▶ _Objective_:
Recast every line of the entries below as a Markdown table with the columns "Row" and "Line," numbering the rows in sequence and leaving out blank lines.

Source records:
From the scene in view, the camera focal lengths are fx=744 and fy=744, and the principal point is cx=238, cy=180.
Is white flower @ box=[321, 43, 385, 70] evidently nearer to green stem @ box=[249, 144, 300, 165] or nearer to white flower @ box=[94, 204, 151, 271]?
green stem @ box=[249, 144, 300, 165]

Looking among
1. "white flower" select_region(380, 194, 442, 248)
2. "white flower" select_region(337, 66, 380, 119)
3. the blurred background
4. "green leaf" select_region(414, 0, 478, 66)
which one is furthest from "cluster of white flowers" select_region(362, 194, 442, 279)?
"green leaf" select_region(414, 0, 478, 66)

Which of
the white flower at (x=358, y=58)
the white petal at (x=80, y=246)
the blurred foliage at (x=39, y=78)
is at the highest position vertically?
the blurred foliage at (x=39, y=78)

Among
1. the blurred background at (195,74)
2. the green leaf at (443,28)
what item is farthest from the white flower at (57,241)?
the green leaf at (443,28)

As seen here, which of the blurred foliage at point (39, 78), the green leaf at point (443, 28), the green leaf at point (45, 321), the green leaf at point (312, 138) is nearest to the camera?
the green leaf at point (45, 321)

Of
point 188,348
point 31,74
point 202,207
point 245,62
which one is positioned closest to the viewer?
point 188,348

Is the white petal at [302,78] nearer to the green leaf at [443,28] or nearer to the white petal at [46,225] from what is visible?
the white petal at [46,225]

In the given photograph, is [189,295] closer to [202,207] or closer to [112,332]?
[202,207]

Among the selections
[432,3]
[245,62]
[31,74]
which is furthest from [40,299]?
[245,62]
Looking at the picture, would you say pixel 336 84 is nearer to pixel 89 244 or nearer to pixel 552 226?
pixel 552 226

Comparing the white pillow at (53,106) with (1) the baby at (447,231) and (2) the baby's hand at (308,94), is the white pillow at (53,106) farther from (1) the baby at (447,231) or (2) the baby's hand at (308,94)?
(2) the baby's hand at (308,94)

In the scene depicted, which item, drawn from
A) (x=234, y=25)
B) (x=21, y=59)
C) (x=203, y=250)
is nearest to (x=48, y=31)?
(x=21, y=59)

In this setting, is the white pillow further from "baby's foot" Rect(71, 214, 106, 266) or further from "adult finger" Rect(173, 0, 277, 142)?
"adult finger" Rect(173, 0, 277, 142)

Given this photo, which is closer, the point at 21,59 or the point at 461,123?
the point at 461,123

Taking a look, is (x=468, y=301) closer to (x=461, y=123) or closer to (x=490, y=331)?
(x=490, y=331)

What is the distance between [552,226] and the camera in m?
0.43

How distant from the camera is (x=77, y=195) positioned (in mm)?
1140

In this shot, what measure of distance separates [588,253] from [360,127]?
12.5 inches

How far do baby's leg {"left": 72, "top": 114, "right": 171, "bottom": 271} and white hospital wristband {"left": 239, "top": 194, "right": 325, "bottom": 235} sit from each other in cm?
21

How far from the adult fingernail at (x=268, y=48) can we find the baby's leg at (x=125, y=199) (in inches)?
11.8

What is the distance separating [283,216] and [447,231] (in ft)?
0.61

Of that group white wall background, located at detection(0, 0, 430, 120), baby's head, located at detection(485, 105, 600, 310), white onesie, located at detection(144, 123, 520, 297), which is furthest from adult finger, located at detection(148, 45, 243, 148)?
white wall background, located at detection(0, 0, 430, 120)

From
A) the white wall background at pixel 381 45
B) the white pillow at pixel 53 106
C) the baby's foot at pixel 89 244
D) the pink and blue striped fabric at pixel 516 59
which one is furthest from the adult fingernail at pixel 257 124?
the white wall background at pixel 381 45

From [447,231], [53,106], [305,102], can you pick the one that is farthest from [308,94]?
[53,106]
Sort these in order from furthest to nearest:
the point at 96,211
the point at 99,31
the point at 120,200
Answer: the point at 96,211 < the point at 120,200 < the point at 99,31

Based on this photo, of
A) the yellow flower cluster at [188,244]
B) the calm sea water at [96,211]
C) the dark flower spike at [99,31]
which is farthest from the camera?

▶ _The result_:
| Row | Line |
|---|---|
| 1 | From the scene in view, the camera focal lengths are fx=744 and fy=744, and the principal point is cx=238, cy=180. |
| 2 | Is white flower @ box=[321, 43, 385, 70] evidently nearer to green stem @ box=[249, 144, 300, 165] or nearer to white flower @ box=[94, 204, 151, 271]? |
| 3 | green stem @ box=[249, 144, 300, 165] |
| 4 | Looking among |
| 5 | 1. "white flower" select_region(380, 194, 442, 248) |
| 6 | 2. "white flower" select_region(337, 66, 380, 119) |
| 7 | 3. the blurred background |
| 8 | 4. "green leaf" select_region(414, 0, 478, 66) |
| 9 | which one is furthest from "cluster of white flowers" select_region(362, 194, 442, 279)? |
| 10 | "green leaf" select_region(414, 0, 478, 66) |
| 11 | Which of |
| 12 | the white flower at (x=358, y=58) |
| 13 | the white petal at (x=80, y=246) |
| 14 | the blurred foliage at (x=39, y=78) |
| 15 | is at the highest position vertically? |
| 16 | the blurred foliage at (x=39, y=78) |
| 17 | Among |
| 18 | 1. the blurred background at (195,74) |
| 19 | 2. the green leaf at (443,28) |
| 20 | what item is farthest from the white flower at (57,241)? |
| 21 | the green leaf at (443,28) |
| 22 | As seen here, which of the blurred foliage at point (39, 78), the green leaf at point (443, 28), the green leaf at point (45, 321), the green leaf at point (312, 138) is nearest to the camera? |
| 23 | the green leaf at point (45, 321) |
| 24 | Of |
| 25 | point 188,348 |
| 26 | point 31,74 |
| 27 | point 202,207 |
| 28 | point 245,62 |
| 29 | which one is positioned closest to the viewer? |
| 30 | point 188,348 |
| 31 | Is the white petal at [302,78] nearer to the green leaf at [443,28] or nearer to the white petal at [46,225] from what is visible? |
| 32 | the white petal at [46,225] |
| 33 | In the given photograph, is [189,295] closer to [202,207] or closer to [112,332]? |
| 34 | [202,207] |
| 35 | Among the selections |
| 36 | [432,3] |
| 37 | [245,62] |
| 38 | [31,74] |
| 39 | which is furthest from [40,299]? |
| 40 | [245,62] |
| 41 | Looking at the picture, would you say pixel 336 84 is nearer to pixel 89 244 or nearer to pixel 552 226? |
| 42 | pixel 552 226 |
| 43 | Comparing the white pillow at (53,106) with (1) the baby at (447,231) and (2) the baby's hand at (308,94), is the white pillow at (53,106) farther from (1) the baby at (447,231) or (2) the baby's hand at (308,94)? |
| 44 | (2) the baby's hand at (308,94) |
| 45 | In the scene depicted, which item, drawn from |
| 46 | A) (x=234, y=25) |
| 47 | B) (x=21, y=59) |
| 48 | C) (x=203, y=250) |
| 49 | is nearest to (x=48, y=31)? |
| 50 | (x=21, y=59) |
| 51 | In this setting, is the white pillow further from "baby's foot" Rect(71, 214, 106, 266) or further from "adult finger" Rect(173, 0, 277, 142)? |
| 52 | "adult finger" Rect(173, 0, 277, 142) |
| 53 | Given this photo, which is closer, the point at 21,59 or the point at 461,123? |
| 54 | the point at 461,123 |
| 55 | Taking a look, is (x=468, y=301) closer to (x=461, y=123) or closer to (x=490, y=331)? |
| 56 | (x=490, y=331) |
| 57 | What is the distance between [552,226] and the camera in m? |
| 58 | 0.43 |
| 59 | How distant from the camera is (x=77, y=195) positioned (in mm)? |
| 60 | 1140 |
| 61 | In this shot, what measure of distance separates [588,253] from [360,127]? |
| 62 | 12.5 inches |
| 63 | How far do baby's leg {"left": 72, "top": 114, "right": 171, "bottom": 271} and white hospital wristband {"left": 239, "top": 194, "right": 325, "bottom": 235} sit from each other in cm? |
| 64 | 21 |
| 65 | How far from the adult fingernail at (x=268, y=48) can we find the baby's leg at (x=125, y=199) (in inches)? |
| 66 | 11.8 |
| 67 | What is the distance separating [283,216] and [447,231] (in ft)? |
| 68 | 0.61 |
| 69 | Of that group white wall background, located at detection(0, 0, 430, 120), baby's head, located at detection(485, 105, 600, 310), white onesie, located at detection(144, 123, 520, 297), which is furthest from adult finger, located at detection(148, 45, 243, 148)? |
| 70 | white wall background, located at detection(0, 0, 430, 120) |
| 71 | From |
| 72 | A) the white wall background at pixel 381 45 |
| 73 | B) the white pillow at pixel 53 106 |
| 74 | C) the baby's foot at pixel 89 244 |
| 75 | D) the pink and blue striped fabric at pixel 516 59 |
| 76 | which one is furthest from the adult fingernail at pixel 257 124? |
| 77 | the white wall background at pixel 381 45 |
| 78 | From [447,231], [53,106], [305,102], can you pick the one that is farthest from [308,94]? |
| 79 | [53,106] |
| 80 | Sort these in order from furthest to nearest: |
| 81 | the point at 96,211 |
| 82 | the point at 99,31 |
| 83 | the point at 120,200 |
| 84 | Answer: the point at 96,211 < the point at 120,200 < the point at 99,31 |
| 85 | Based on this photo, of |
| 86 | A) the yellow flower cluster at [188,244] |
| 87 | B) the calm sea water at [96,211] |
| 88 | C) the dark flower spike at [99,31] |
| 89 | which is farthest from the camera? |